__YOUR OBJECTIVE__: The records below must be transcribed precisely and in full.

+ + + + + + +

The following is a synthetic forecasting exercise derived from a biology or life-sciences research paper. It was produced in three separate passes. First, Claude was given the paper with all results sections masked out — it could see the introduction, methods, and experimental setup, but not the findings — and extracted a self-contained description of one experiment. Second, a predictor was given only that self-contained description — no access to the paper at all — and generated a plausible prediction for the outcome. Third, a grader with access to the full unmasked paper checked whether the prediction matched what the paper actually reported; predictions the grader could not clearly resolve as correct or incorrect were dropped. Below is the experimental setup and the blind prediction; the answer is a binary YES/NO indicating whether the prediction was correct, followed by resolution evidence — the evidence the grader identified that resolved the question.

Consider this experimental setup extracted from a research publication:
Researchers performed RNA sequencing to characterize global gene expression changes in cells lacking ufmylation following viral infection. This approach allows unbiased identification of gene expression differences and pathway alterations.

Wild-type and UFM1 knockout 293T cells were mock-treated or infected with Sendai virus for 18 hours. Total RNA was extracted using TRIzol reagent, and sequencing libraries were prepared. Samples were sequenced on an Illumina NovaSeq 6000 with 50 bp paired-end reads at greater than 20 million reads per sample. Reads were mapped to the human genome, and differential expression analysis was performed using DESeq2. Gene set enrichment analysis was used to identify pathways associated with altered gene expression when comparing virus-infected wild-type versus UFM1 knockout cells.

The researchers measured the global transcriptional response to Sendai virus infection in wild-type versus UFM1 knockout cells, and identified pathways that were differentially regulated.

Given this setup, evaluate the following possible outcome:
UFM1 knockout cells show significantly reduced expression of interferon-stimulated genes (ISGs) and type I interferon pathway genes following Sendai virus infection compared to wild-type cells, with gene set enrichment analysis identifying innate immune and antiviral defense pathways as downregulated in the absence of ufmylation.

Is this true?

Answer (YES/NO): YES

+ + + + + + +

__RESPONSE BOX__:
The following is a synthetic forecasting exercise derived from a biology or life-sciences research paper. It was produced in three separate passes. First, Claude was given the paper with all results sections masked out — it could see the introduction, methods, and experimental setup, but not the findings — and extracted a self-contained description of one experiment. Second, a predictor was given only that self-contained description — no access to the paper at all — and generated a plausible prediction for the outcome. Third, a grader with access to the full unmasked paper checked whether the prediction matched what the paper actually reported; predictions the grader could not clearly resolve as correct or incorrect were dropped. Below is the experimental setup and the blind prediction; the answer is a binary YES/NO indicating whether the prediction was correct, followed by resolution evidence — the evidence the grader identified that resolved the question.

Consider this experimental setup extracted from a research publication:
Researchers performed RNA sequencing to characterize global gene expression changes in cells lacking ufmylation following viral infection. This approach allows unbiased identification of gene expression differences and pathway alterations.

Wild-type and UFM1 knockout 293T cells were mock-treated or infected with Sendai virus for 18 hours. Total RNA was extracted using TRIzol reagent, and sequencing libraries were prepared. Samples were sequenced on an Illumina NovaSeq 6000 with 50 bp paired-end reads at greater than 20 million reads per sample. Reads were mapped to the human genome, and differential expression analysis was performed using DESeq2. Gene set enrichment analysis was used to identify pathways associated with altered gene expression when comparing virus-infected wild-type versus UFM1 knockout cells.

The researchers measured the global transcriptional response to Sendai virus infection in wild-type versus UFM1 knockout cells, and identified pathways that were differentially regulated.

Given this setup, evaluate the following possible outcome:
UFM1 knockout cells show significantly reduced expression of interferon-stimulated genes (ISGs) and type I interferon pathway genes following Sendai virus infection compared to wild-type cells, with gene set enrichment analysis identifying innate immune and antiviral defense pathways as downregulated in the absence of ufmylation.

Is this true?

Answer (YES/NO): YES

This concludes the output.